Is Kava an adaptogen?

Kava’s abilities fit perfectly with the above criteria. In situations of physical or emotional stress, Kava’s roots help the body regain its inner balance and adapt. They reduce anxiety and muscle stiffness, neutralize defensive reactions, support regeneration (especially during sleep), calm both the body and mind, without interfering with cognitive functions. Kava works truly universally and holistically. Suffice to say that the traditions of the Pacific islands have been widely used as a tonic in the treatment of infections, combating muscle and menstrual pain, insomnia, but also a number of psychological problems disrupting the balance of the body.

On the other hand Kava is not (yet?) mentioned among the narrow group of the most well-known adaptogens, like Ashwagandha (Withania somnifera), Chinese magnolia-vine (Schisandra chinensis), Ginseng (Panax ginseng), Mountain Rosary (Rhodiola rosea), Gotu kola (Centella asiatica), Astragalus (Astragalus membranaceus), Waterhyssop (Bacopa monnieri) or Siberian ginseng (Eleutherococcus senticosus).

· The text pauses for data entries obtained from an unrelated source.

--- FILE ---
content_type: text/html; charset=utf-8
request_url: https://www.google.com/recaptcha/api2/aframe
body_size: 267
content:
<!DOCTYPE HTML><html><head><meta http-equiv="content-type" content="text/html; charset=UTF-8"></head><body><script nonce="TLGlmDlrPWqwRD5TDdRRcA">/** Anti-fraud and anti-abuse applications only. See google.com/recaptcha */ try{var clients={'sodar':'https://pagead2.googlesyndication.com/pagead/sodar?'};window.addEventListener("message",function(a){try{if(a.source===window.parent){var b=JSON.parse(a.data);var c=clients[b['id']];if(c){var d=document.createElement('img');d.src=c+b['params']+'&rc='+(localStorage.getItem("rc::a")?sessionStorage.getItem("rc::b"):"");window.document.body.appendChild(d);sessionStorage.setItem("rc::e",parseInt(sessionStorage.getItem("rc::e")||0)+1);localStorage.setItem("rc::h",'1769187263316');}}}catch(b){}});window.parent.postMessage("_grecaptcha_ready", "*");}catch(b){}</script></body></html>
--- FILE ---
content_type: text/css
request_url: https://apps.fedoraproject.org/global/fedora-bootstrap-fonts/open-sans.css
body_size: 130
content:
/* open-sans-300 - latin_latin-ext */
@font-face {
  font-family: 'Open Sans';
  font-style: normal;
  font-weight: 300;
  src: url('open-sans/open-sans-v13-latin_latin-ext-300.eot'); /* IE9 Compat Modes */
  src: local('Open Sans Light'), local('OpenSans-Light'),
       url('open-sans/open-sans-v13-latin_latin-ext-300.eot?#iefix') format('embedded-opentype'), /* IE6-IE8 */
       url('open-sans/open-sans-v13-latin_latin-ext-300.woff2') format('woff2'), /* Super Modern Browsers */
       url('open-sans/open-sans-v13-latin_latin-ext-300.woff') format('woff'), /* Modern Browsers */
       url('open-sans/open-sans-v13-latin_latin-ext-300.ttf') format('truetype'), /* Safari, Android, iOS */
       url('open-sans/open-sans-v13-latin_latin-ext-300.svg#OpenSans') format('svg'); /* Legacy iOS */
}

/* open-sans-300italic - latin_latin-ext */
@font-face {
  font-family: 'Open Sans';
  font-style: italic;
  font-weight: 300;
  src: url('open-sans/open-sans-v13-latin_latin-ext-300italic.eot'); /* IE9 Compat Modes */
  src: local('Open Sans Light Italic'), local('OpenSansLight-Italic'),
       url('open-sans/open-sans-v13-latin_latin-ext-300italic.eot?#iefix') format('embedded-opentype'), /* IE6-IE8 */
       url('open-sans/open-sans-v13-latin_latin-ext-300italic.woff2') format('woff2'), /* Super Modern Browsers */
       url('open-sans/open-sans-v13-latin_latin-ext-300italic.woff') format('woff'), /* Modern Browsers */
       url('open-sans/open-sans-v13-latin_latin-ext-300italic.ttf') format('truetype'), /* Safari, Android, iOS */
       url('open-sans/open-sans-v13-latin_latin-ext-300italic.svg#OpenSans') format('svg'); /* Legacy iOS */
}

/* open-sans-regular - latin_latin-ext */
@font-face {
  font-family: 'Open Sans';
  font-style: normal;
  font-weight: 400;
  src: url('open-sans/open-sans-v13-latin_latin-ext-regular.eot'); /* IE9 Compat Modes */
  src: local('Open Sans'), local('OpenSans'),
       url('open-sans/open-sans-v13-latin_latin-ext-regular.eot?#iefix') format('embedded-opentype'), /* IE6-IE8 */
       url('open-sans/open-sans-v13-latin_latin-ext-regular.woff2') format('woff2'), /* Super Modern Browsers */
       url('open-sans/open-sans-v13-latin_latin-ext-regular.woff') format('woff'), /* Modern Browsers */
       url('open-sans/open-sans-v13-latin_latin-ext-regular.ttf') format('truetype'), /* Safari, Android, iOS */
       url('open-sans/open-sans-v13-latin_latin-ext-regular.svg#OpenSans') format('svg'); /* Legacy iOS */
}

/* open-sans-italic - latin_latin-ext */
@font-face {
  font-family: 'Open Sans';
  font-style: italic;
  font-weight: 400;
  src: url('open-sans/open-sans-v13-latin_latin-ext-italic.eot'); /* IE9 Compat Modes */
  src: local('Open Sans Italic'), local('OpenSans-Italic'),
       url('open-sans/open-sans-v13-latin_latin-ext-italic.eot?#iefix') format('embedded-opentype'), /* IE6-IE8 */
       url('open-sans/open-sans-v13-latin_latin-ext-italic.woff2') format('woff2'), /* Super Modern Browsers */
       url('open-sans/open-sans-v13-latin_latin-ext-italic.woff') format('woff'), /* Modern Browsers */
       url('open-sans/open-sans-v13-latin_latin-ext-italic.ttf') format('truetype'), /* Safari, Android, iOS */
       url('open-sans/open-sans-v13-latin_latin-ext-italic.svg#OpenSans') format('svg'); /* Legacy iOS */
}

It is the plants indicated above that have primarily shaped the modern understanding of adaptogens; thanks to research into their properties, we can today identify some common, adaptive patterns of action.

Effects of adaptogens

Physiologically speaking, the body’s basic adaptive processes are associated with a system called the HPA axis, namely the hypothalamus, pituitary gland, and adrenal glands. In the adrenal glands, hormones are produced that are crucial for the response to stress (so-called stress hormones, e.g. cortisol, active in situations of struggle or flight, as well as affecting the functioning of the immune system). Primarily this area is actively supported by adaptogens.

Specifically, the action of selected adaptogens can also be indicated in the below examples:

– help with hormonal processes,
– support of the immune system,
– support of thought processes and cognitive function in stressful situations,
– better energy and efficiency (in situations of stress-induced weakness),
– improvement of well-being, reducing the effects of depression,
– help with maintaining normal blood sugar levels (stress-impaired),
– antioxidant potential.

The effect of adaptogens can be compared to strenuous exercise. Physical exertion is a stress for the body (e.g. a reaction to exhausting resources, especially when exercising rarely or not at all). Regular exercise, however, allows us to better cope with the effort: we get less tired, control the heart rate, etc. Using adaptogens is like “training” the body to better cope with the negative effects of stress (metaphor of Dr. Brenda Powell, Center for Integrative and Lifestyle Medicine, Cleveland Clinic’s Wellness Institute – Time).

Before stress and the associated effort come, before our body takes the trouble to adapt to new conditions and restore balance, we recommend “practicing ” inner peace over the Kavaha bowl.

Ps. You don’t have to be an Olympian for this!